ABOUT US
Executive Chef – Jaime Noel Ayala
A critical kitchen fixture at Ranzul Bistro for the last 14 years, Executive Chef Jaime Noel Ayala has deep roots in the kitchen. He grew up in Honduras, watching his mother creating recipes and preparing meals for patrons of the restaurant she operated out of their house. He fondly remembers the joy she brought to people with her unique cuisine.
In 1996 at the age of 21, Ayala arrived in the United States seeking opportunity and personal success. He started working at Kincaid’s in Washington, DC as a dish washer, admiring the work of the kitchen team. He fell in love with the culinary crafts and was determined to one day run the kitchen in a chef-driven restaurant.
When the opportunity emerged at Ranazul, Ayala jumped at the chance, drawing on his experience working with his mother at her restaurant in Honduras for inspiration. Today, he oversees the Ranazul kitchen, running a team that includes his son Erick as sous chef. He loves continuously discovering flavor combinations and creating new dishes while refining Ranazul signatures that include Cashew Crusted Salmon, and Lamb Chops with habanero aioli.
Bar Manager - Jeremy Reed
Commandeering Ranazul’s bar for the last 13 years, mixologist Jeremy Reed prides himself on creating a cohesive Fulton neighborhood social environment that generates lasting connections. His vision is to make the Ranazul bar environment comfortable for everyone, whether they’re relaxing alone or mixing in groups.
To transform this vision into reality, he devotes himself to tailoring cocktails specifically to the preferences of his customers. When frequent visitors and regulars step up to his bar, he’ll have their favorite concoction waiting for them.

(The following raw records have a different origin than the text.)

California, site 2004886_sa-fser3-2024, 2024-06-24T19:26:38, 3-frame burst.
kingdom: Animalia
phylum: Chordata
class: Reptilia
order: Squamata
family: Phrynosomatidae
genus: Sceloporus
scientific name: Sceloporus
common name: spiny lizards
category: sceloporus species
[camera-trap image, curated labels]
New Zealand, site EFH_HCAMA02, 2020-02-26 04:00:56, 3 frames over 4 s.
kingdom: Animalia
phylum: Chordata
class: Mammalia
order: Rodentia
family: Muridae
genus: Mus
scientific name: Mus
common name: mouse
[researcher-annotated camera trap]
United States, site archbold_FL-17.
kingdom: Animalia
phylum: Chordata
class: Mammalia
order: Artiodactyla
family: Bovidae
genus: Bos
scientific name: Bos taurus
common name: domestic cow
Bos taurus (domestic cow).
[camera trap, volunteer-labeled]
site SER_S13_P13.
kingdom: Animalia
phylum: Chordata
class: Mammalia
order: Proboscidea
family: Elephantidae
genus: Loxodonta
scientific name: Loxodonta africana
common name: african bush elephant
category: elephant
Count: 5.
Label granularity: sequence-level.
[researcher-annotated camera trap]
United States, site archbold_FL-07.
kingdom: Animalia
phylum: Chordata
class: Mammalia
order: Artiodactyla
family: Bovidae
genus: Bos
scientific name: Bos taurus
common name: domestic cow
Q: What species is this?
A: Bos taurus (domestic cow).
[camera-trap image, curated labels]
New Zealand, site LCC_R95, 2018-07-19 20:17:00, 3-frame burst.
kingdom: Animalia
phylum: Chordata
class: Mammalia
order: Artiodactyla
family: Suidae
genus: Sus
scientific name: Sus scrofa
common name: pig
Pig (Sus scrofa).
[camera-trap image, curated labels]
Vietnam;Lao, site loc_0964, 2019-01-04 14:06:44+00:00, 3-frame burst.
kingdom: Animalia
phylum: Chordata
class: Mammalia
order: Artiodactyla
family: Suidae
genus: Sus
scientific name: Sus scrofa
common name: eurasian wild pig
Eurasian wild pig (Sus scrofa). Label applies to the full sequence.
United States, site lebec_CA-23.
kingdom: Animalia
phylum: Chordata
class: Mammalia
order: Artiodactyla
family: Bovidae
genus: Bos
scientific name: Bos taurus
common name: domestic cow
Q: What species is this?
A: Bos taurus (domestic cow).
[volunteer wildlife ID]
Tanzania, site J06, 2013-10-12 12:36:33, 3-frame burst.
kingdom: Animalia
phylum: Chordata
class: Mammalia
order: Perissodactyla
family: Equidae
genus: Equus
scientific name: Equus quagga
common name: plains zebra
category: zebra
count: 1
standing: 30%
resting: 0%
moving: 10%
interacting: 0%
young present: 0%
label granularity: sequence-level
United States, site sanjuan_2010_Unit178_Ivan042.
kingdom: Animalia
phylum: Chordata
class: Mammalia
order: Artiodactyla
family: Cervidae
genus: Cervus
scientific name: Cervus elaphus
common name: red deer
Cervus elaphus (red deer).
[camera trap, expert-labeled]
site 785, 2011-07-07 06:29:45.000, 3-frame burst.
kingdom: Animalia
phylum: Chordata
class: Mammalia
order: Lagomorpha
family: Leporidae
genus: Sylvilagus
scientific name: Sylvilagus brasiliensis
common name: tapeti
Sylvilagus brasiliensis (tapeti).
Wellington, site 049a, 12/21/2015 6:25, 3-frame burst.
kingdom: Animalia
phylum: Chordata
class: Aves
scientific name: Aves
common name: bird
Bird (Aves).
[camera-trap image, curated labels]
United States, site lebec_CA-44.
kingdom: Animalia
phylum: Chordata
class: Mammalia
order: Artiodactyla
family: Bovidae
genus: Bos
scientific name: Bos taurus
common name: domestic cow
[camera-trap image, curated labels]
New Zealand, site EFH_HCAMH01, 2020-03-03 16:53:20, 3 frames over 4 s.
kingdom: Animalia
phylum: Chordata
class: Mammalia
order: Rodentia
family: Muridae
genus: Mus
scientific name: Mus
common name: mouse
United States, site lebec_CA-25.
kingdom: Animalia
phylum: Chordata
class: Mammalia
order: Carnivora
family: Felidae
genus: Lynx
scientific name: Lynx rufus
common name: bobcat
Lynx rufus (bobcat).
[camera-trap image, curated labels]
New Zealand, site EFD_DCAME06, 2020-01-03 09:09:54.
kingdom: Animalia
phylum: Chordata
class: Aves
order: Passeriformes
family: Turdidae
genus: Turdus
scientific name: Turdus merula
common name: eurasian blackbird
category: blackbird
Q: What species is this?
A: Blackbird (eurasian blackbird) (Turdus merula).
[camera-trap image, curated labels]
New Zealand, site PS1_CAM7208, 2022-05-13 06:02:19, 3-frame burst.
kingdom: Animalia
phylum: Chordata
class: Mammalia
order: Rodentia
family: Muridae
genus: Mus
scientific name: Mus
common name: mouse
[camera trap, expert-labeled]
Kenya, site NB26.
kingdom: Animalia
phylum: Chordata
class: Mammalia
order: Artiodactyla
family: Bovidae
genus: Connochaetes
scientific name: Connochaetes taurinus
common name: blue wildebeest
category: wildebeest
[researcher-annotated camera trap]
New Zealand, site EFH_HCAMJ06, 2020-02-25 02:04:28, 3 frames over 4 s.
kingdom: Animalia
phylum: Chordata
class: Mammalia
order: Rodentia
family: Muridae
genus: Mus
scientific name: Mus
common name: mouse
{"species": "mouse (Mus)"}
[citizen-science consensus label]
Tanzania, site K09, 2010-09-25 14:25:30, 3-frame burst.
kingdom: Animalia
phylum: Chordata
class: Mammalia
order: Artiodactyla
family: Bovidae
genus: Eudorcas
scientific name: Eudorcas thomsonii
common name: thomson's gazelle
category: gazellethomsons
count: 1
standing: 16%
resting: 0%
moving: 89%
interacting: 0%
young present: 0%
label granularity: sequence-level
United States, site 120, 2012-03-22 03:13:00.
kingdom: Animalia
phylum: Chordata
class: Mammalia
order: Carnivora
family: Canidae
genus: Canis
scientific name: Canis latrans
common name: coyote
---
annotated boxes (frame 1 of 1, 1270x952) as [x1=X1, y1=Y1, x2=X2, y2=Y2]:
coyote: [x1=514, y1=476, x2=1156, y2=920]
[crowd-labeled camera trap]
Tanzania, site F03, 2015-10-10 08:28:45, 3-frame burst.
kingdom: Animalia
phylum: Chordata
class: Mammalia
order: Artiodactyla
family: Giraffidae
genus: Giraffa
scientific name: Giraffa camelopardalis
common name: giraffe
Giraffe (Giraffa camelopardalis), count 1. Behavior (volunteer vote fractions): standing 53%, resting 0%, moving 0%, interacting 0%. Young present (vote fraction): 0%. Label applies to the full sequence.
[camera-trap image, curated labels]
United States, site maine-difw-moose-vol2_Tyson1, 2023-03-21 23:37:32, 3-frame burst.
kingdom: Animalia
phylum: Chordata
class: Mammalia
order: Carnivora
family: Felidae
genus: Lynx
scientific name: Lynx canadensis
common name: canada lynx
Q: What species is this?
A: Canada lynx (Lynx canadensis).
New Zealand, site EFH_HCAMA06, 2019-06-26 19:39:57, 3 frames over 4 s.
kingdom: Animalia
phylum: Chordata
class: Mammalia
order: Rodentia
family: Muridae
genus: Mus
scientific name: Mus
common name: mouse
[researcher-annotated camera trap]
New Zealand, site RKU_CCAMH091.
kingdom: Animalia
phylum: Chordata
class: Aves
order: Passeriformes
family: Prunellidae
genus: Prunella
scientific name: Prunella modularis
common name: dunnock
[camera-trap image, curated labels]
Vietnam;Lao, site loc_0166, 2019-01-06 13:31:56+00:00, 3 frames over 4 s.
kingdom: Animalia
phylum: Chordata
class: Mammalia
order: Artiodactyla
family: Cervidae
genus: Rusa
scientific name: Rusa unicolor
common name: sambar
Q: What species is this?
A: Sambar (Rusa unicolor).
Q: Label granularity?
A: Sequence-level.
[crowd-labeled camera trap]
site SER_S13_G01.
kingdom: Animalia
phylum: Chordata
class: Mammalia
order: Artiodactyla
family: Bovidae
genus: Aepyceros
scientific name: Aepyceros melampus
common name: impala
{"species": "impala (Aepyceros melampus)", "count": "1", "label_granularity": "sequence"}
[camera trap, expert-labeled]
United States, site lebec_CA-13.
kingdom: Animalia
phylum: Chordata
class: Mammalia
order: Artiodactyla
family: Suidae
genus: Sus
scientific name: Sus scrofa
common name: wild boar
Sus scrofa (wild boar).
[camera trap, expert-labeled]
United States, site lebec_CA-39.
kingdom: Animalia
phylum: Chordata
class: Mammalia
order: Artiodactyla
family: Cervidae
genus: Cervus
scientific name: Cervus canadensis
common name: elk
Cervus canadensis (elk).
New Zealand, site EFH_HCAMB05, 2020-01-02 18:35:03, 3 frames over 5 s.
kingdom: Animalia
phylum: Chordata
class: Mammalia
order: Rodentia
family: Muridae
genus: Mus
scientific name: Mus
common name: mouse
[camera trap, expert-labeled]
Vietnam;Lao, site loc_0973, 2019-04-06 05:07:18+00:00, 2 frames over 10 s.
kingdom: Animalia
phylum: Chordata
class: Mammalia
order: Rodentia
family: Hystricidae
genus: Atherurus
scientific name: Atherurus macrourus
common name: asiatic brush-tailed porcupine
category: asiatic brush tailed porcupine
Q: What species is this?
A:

Reed cut his mixology teeth at Coburn’s in Baltimore’s Canton neighborhood. There he learned cocktail basics which he leveraged into the creation of his own seasonal specialties and twists on old favorites—like the Maple Cider Bourbon Old Fashioned. His favorite ingredients include bourbon, mezcal—which he calls the Scotch of tequila and is the pillar of the Illegal Paloma featuring habanero infused syrup—and berries, herbs, and other flavorings.
Whether he’s mixing signature cocktails or pouring Maryland craft brews like the Feed the Monkey hefeweizen from Jail Break Brewing Company (Laurel), Reed aspires to turn visitors and regulars into connected, longstanding Ranazul cadre.